Wet skin isn’t the only challenge for medical adhesives – the human body is full of blood, serum, and other fluids that complicate the repair of numerous internal injuries.

Many of the adhesive products used today are toxic to cells, inflexible when they dry, and do not bind strongly to biological tissue.

A team of researchers from the Wyss Institute for Biologically Inspired Engineering and the Harvard John A. Paulson School of Engineering and Applied Sciences (SEAS) has created a super-strong “tough adhesive” that is biocompatible and binds to tissues with a strength comparable to the body’s own resilient cartilage, even when they’re wet.

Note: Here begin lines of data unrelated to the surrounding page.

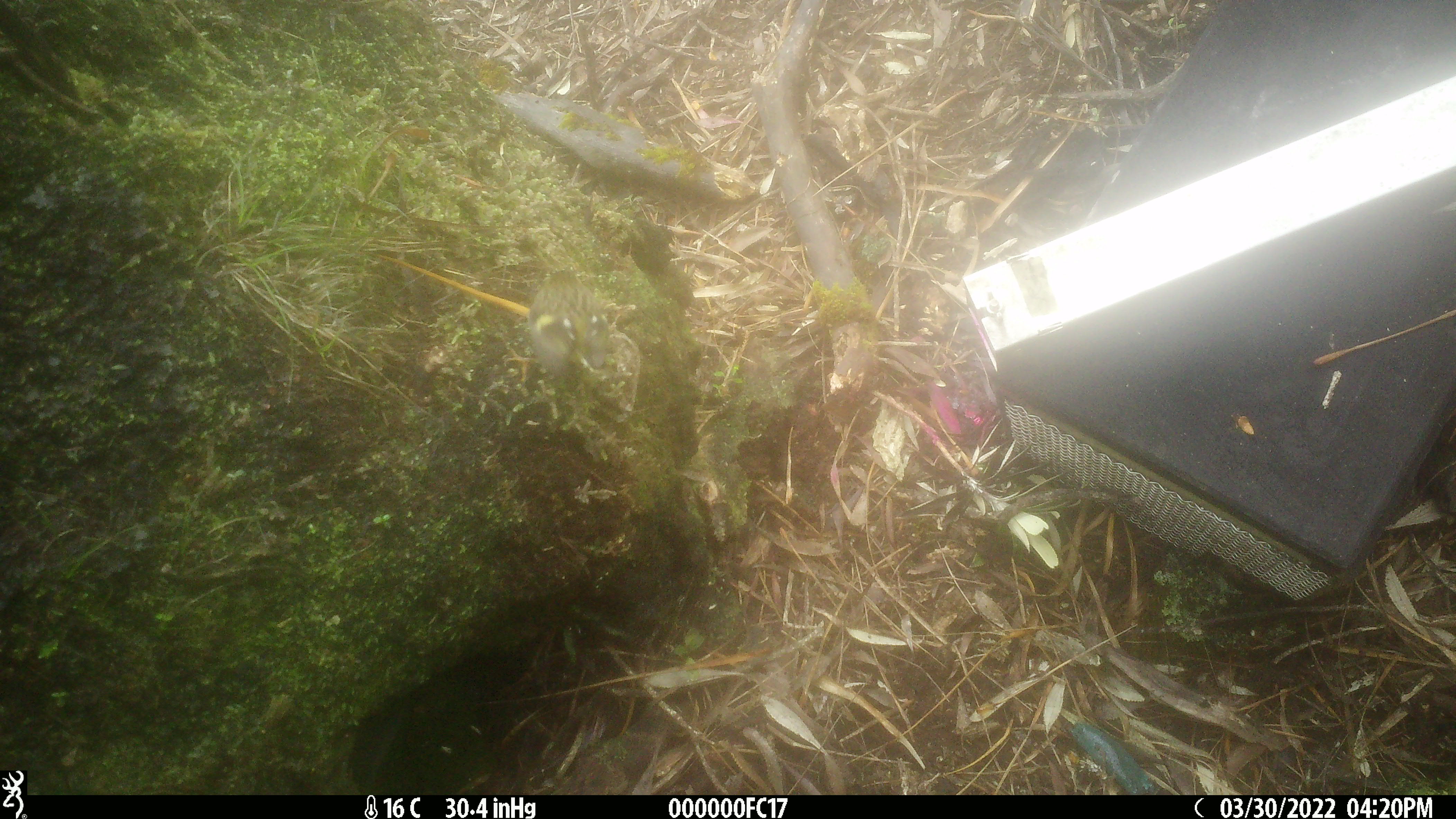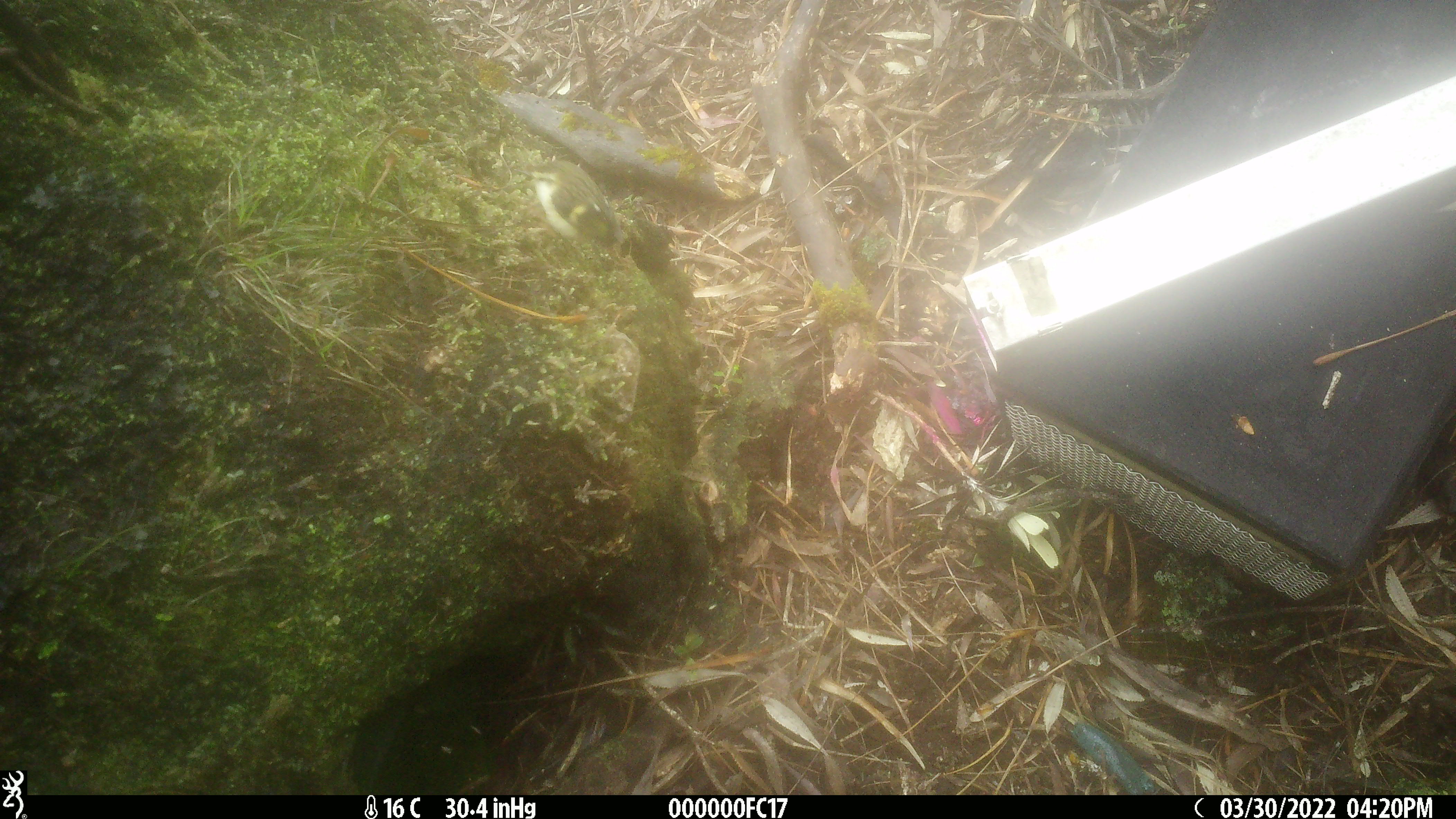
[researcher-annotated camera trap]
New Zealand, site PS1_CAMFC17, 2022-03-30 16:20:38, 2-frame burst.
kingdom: Animalia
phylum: Chordata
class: Aves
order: Passeriformes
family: Acanthisittidae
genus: Acanthisitta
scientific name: Acanthisitta chloris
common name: rifleman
Rifleman (Acanthisitta chloris).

“The key feature of our material is the combination of a very strong adhesive force and the ability to transfer and dissipate stress, which have historically not been integrated into a single adhesive,” says corresponding author Dave Mooney, Ph.D., who is a founding Core Faculty member at the Wyss Institute and the Robert P. Pinkas Family Professor of Bioengineering at SEAS.

The research is reported in this week’s issue of Science.

A new, flexible adhesive material inspired by the glue secreted by slugs adheres to biological tissues (even when wet) without causing toxicity, and can be formed into either sheets (teal blue) or custom shapes (dark blue). Credit: Wyss Institute at Harvard University

When first author Jianyu Li, Ph.D. (former Postdoctoral Fellow at the Wyss Institute and now an Assistant Professor at McGill University) started thinking about how to improve medical adhesives, he found a solution in an unlikely place: a slug.

The Dusky Arion (Arion subfuscus), common in Europe and parts of the United States, secretes a special kind of mucus when threatened that glues it in place, making it difficult for a predator to pry it off its surface.

This glue was previously determined to be composed of a tough matrix peppered with positively charged proteins, which inspired Li and his colleagues to create a double-layered hydrogel consisting of an alginate-polyacrylamide matrix supporting an adhesive layer that has positively-charged polymers protruding from its surface.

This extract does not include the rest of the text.